Improved Precision in Grain Size Prediction by Thermal Analysis and Statistical Analysis in Aluminium Castings

摘要

Thermal analysis has been used for decades for melt control before casting aluminum alloys. However, obtaining a good grain refinement in a standard cup does not ensure that the grain refinement is correct in real parts which may solidify at very different cooling rates. For this study, the effect of cooling rate on AlSi7Mg alloy with different metal qualities in terms of grain refinement was tested. A mathematical model has been built for prediction of grain size in aluminium castings, knowing the following parameters: grain refining potential of the melt, evaluated by using thermal analysis (Thermolan~R-Al system) and cooling rate of the selected zone in the casting, evaluated in terms of DAS by metallographic measurement or simulation tools. The model was first developed by the correlation between nucleation potential in term of grain size measured on the standard thermal analysis cup with those obtained in cylindrical test parts with various diameters cast in sand moulds. It was found possible to set up a formula for the grain size of the cylindrical test parts as a function of their modulus and of the nucleation potential evaluated on the standard thermal cups. A correlation between modulus and DAS (metallographic and simulation prediction) is established also for the cylinders. The new model has been validated in steering knuckles cast with melts having different grain refining potential.
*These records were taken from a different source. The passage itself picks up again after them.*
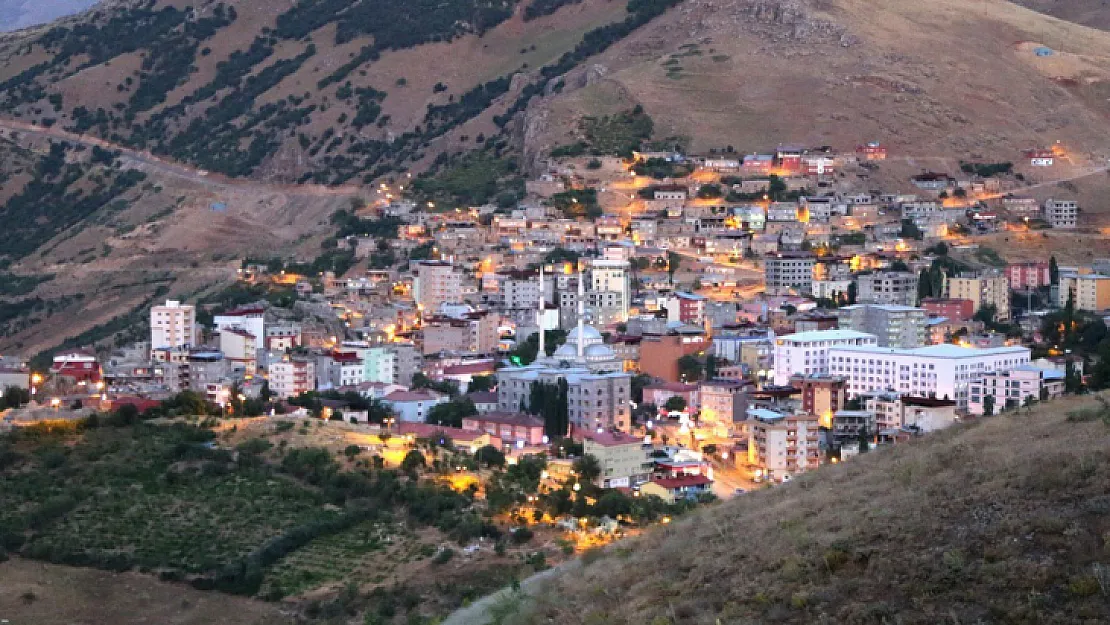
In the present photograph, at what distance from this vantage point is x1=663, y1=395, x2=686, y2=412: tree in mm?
Answer: 43219

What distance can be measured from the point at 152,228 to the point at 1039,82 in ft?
122

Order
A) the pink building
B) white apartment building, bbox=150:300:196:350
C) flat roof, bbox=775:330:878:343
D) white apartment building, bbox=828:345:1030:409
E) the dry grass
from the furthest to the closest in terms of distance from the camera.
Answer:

Good correlations, with R2 factors ranging from 0.85 to 0.91 were obtained when comparing measured grains sizes with the corresponding calculated values in cylinder casting and steering knuckles. Thus a simple thermal analysis of the melt prior to casting allows to predict if the desired grain size will be obtained at different locations of the part or if corrective actions must be taken in order to improve the grain refinement potential of the melt.